Functional role of estradiol in breast cancer through stimulation of the expression of the prolactin receptor via transcriptional activation of its generic promoter.

ML Dufau MD PhD, Y Dong PhD, T Morris PhD

Endocrinology and Reproduction Research Branch, NICHD, MD, Bethesda

AIM: Prolactin (PRL) exerts diverse functions in several target tissues through specific receptors and is a potent mitogen in normal and neoplastic breast tissues and cells. PRL and estradiol (E₂) exhibit synergistic effects on proliferation of breast cancer cells. Prolactin receptors (PRLR) are expressed in the human breast and in most breast cancer cells. Expression of the human PRLR (hPRLR) is controlled by a complex regulatory system at the transcriptional level. (one generic promoter hPIII, and five human specific which direct transcription of alternative non-coding exons 1). Prolactin gene expression of the alternative exon-1 driven by the hPRLR hPIII promoter (the most commonly used in all tissues and cells examined) is induced by E₂. This study identified the elements and transfactor complexes in PRLR hPIII associated with E₂-induced expression of the hPRLR. METHODS: PRLR hPIII was cloned into an expression vector with a luciferase reporter gene, wild type or with deletions or mutations transfected in MCF-7 cells. Analysis of activities and EMSA, Western Blots, DNA affinity precipitation assay (DAPA), Coimmunopreciptation (CoIP) studies. RESULTS: E₂ increased luciferase activity 6-8 fold in MCF7 cells transfected with the 5’ flanking region (-931 /-112 bp) of hPIII construct (hPIII, lacks ERE). Deletion/mutation analysis identified CEBP and Sp1 sequences within the promoter domain (-480/-112 bp). Mutation of either element abolished the E₂ effect, indicating that cooperation of these factors bound to DNA is required for estrogen action.
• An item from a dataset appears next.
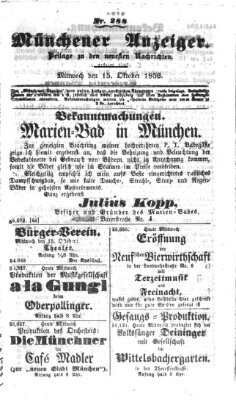 Neueste Nachrichten aus dem Gebiete der Politik (Münchner neueste Nachrichten) Mittwoch 15. Oktober 1856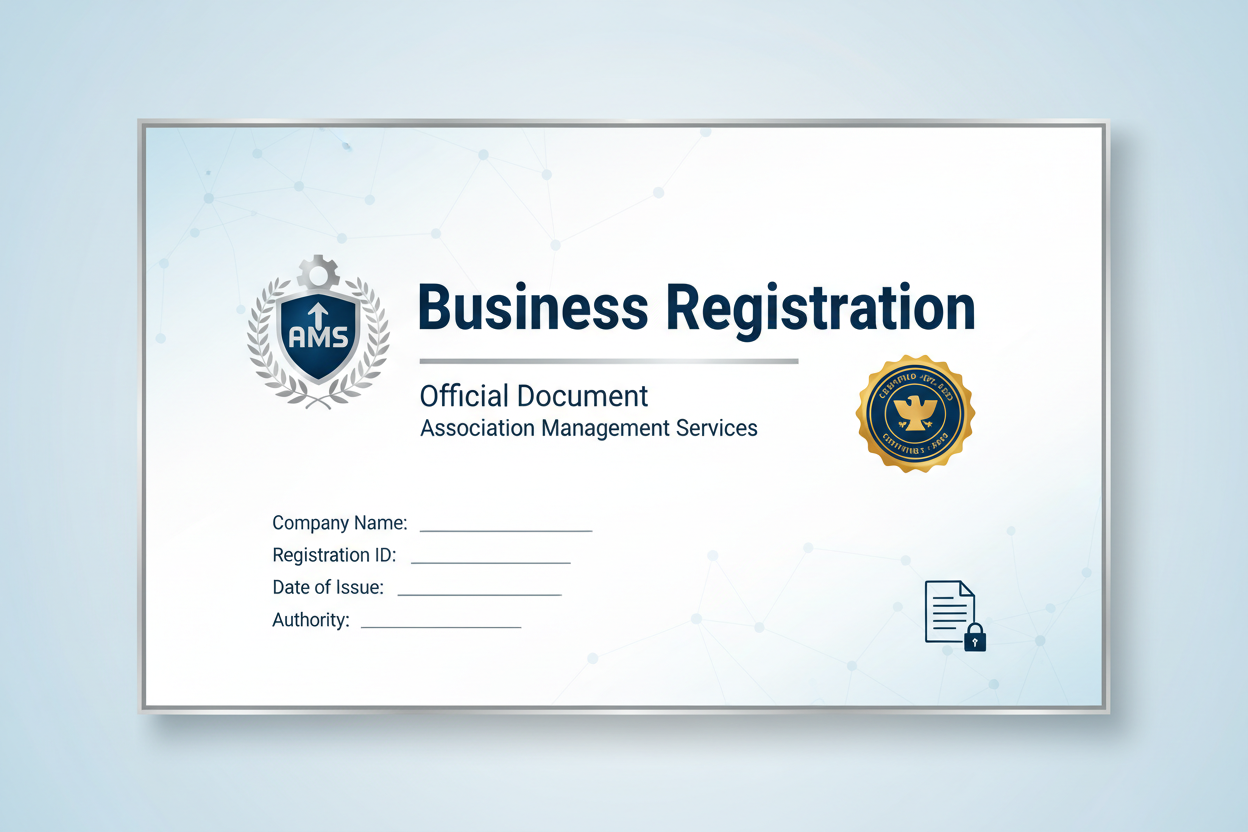 Business Registration (all words must be spelt correctly please)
EMSA showed that Sp1/Sp3 and C/EBP beta bound to their cognate elements within the hPIII promoter. DAPA revealed that E₂/ER alpha was bound to the Sp1/Sp3 and C/EBP beta DNA-protein complex. Similar results were observed by CoIP. All E₂/ER alpha interactions were inhibited by the E₂ antagonist ICI 182,780. CONCLUSIONS: These findings demonstrate that E₂/ER alpha, Sp1 and C/EBP beta complexes are required for transcriptional expression of the hPLR through the generic promoter III in MCF-7 cells. Estrogen from breast stromal and adipose tissue cells, major sources of estradiol in post-menopausal women, in addition to circulating E₂, could up-regulate hPRLR gene expression and stimulate breast tumor growth.

Paper presented at the International Symposium on Predictive Oncology and Intervention Strategies; Nice, France; February 7 - 10, 2004; in oral session 994 (Signaling pathways - Part II).